5. Rythmol SR (propafenone sustained release)

Rythmol SR is another class 1 antiarrhythmic with recommendations against use in the setting of coronary artery disease, heart failure, and structural heart disease. If these limitations do not apply to you, Rythmol SR could represent a reasonable alternative to sotalol. Be forewarned, however that 15-20% of people stop Rythmol due to its most common side effects, particularly cardiovascular problems, gastrointestinal symptoms like nausea and taste disturbance, and neurologic symptoms such as dizziness and blurred vision.

Natural alternatives to sotalol

The adverse effects of antiarrhythmic medications are substantial, and no doubt, you want to know if there are options that do not require one of these drugs. Supplements are usually of interest, but they have to be vetted by your healthcare provider. Illustrating the need for caution, omega-3 fatty acids found in fish oil supplements were associated with an increased risk of atrial fibrillation. You can still make helpful dietary changes. Reducing alcohol, lowering blood pressure, cutting back on salt, stopping smoking, and losing weight could all prove beneficial for your cardiovascular health. 

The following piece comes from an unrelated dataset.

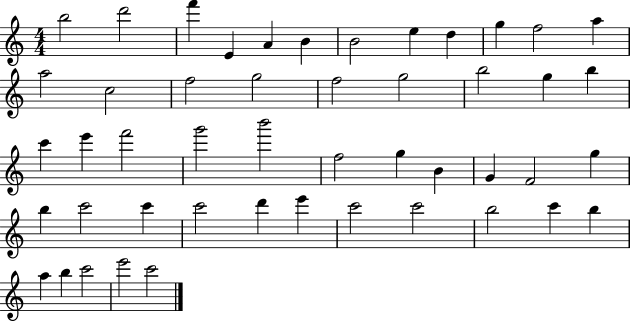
B5/h D6/h F6/q E4/q A4/q B4/q B4/h E5/q D5/q G5/q F5/h A5/q A5/h C5/h F5/h G5/h F5/h G5/h B5/h G5/q B5/q C6/q E6/q F6/h G6/h B6/h F5/h G5/q B4/q G4/q F4/h G5/q B5/q C6/h C6/q C6/h D6/q E6/q C6/h C6/h B5/h C6/q B5/q A5/q B5/q C6/h E6/h C6/h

How to switch to a sotalol alternative

Heart rhythm abnormalities can be life-threatening, so you must be careful in your approach to treatment. Sotalol may not be meeting your needs or could be causing side effects. Nonetheless, any decisions about your treatment must be made in concert with your cardiologist or other qualified healthcare provider. Call your provider, talk about your concerns regarding sotalol, and ask for their medical advice on possible alternatives. You can prepare for the conversation by having a list of your prescription drugs and over-the-counter medications, in order to look for any potential drug interactions. Together, the two of you can reach the best decision.